In the face of this provocation, the MNA and the AFL-CIO and Change to Win labor federations are keeping the embattled Allina nurses isolated. The MNA is keeping 7,000 members at other Twin Cities area hospitals, which have already agreed to new contracts, on job and is limiting the ongoing strike to just one week.

The World Socialist Web Site spoke with striking nurses at Abbot Northwestern hospital in Minneapolis. Larrissa, a new nurse with one year of experience, said people her age were entering the workforce under conditions of rapidly deteriorating living standards. Commenting on the large sums Allina was spending to hire strikebreakers, she said, “Housing is paid for, traveling, and food--and I heard that on the first day, Allina spent about $30 million and at the end of the week it will be $140 million dollars.”

Nurses expressed their concern over the new computer system that was set to replace traditional staffing, which automatically assigns nurses to each patient. This new system would require nurses to enter their tasks into a computer as they complete them. Larrissa expressed skepticism towards the ability of this system to effectively assign nurses to their patients adding, “It's hard to do that now, because nurses are sometimes so busy things don't get charted until after the new nurses come. The computer system doesn't know if you're busy and can't chart what you're doing, so you can't base staffing off this computer system.”

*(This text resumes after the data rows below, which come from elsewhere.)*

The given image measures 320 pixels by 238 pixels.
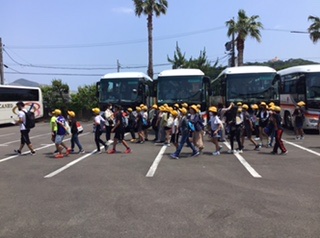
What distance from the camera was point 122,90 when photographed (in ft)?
68.9

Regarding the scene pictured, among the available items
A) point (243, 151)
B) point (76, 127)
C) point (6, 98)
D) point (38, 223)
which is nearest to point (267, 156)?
point (243, 151)

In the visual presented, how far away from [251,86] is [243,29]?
803 inches

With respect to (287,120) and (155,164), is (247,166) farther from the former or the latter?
(287,120)

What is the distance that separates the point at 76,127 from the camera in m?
12.7

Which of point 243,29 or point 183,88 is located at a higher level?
point 243,29

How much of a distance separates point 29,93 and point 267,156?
26.1m

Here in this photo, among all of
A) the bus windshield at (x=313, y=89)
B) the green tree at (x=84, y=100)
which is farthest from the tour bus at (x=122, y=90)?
the green tree at (x=84, y=100)

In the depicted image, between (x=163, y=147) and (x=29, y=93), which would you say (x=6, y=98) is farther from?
(x=163, y=147)

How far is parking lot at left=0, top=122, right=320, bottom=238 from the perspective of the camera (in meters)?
5.16

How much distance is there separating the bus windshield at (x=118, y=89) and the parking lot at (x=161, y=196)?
9.40 meters

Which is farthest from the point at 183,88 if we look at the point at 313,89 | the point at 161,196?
the point at 161,196

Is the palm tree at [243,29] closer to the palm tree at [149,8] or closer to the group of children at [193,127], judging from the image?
the palm tree at [149,8]

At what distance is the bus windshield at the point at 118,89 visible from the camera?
20859 mm

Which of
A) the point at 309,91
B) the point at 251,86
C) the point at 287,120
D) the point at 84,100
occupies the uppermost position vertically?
the point at 251,86
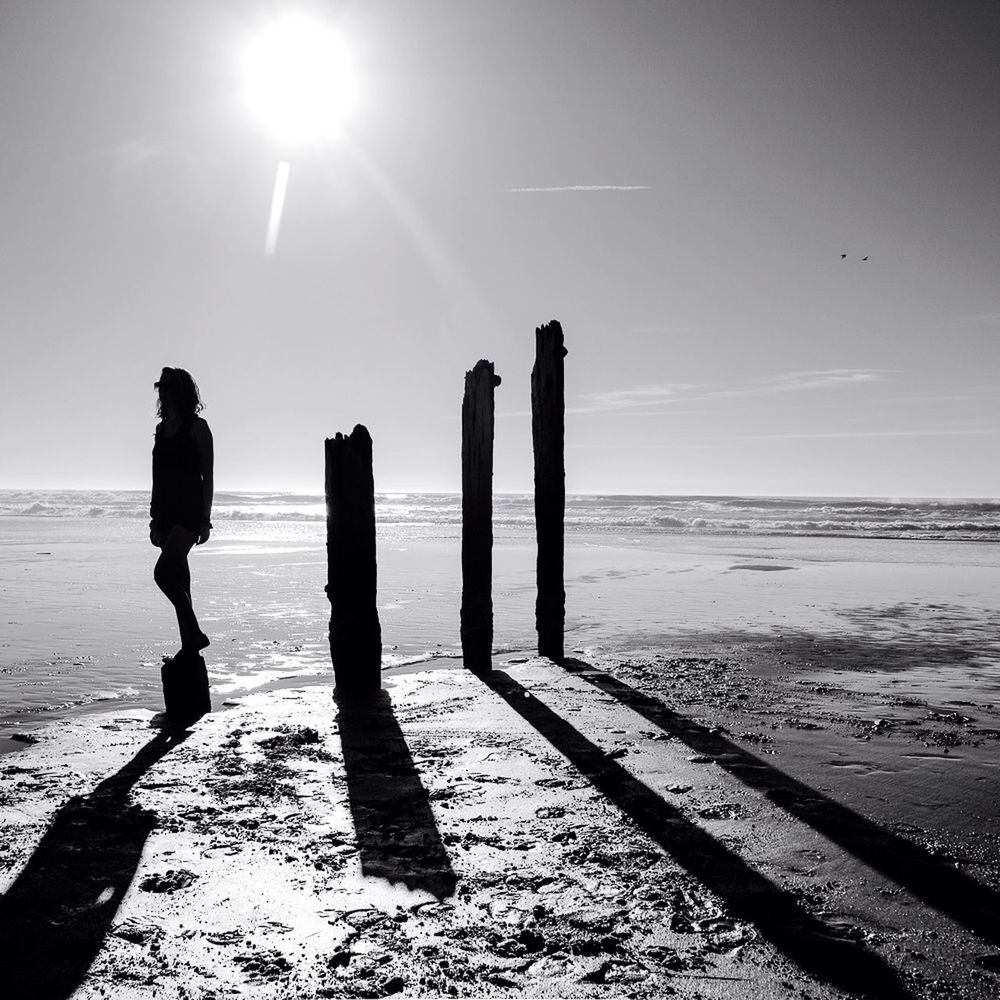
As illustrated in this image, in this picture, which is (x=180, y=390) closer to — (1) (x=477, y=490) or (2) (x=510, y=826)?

Nurses she knows work in another hospital system in Wisconsin that uses a computer staffing system, Larrissa said, adding, “The staffing program told corporate they needed more nurses but they didn't staff them, so you're still short no matter what.” She added, “and you still need a charge nurse on the floor, and you're going to have to pay the charge nurse.”

The “Affordable Care Act” launched by the Obama administration has served as a catalyst to slash costs for health care businesses. It has also accelerated the drive by corporate America to greatly reduce and eventually eliminate employer-sponsored health care altogether. The nurses’ current health care benefits are seen as a major obstacle in this process, and as many nurses have expressed, a defeat in this battle would likely follow with cuts to nurses’ living standards across the state and nationwide. The importance of the gutting of nurses’ health care is underscored by the willingness of Allina Health to incur the short-term expense of hiring strikebreakers while it waits for the MNA to capitulate to its demands.

Another nurse who wished to remain anonymous elaborated the fact that the nurses’ struggle is part of a general class struggle. “I’ve been telling people that we’re fighting not just for us, but we’re fighting for nurses everywhere and other workers everywhere.”

If Allina nurses are not to face this struggle alone, rank-and-file nurses must take the conduct of the struggle into their own hands and reject the MNA’s political subordination of the fight to its relations with the Democratic Party and corporate management. Nurses should elect rank-and-file committees to fight for joint action by all nurses and health care workers in the Twin Cities. An appeal should also be made to the entire working class to beat back Allina’s demands and fight for health care, livable wages and safe working conditions for all workers.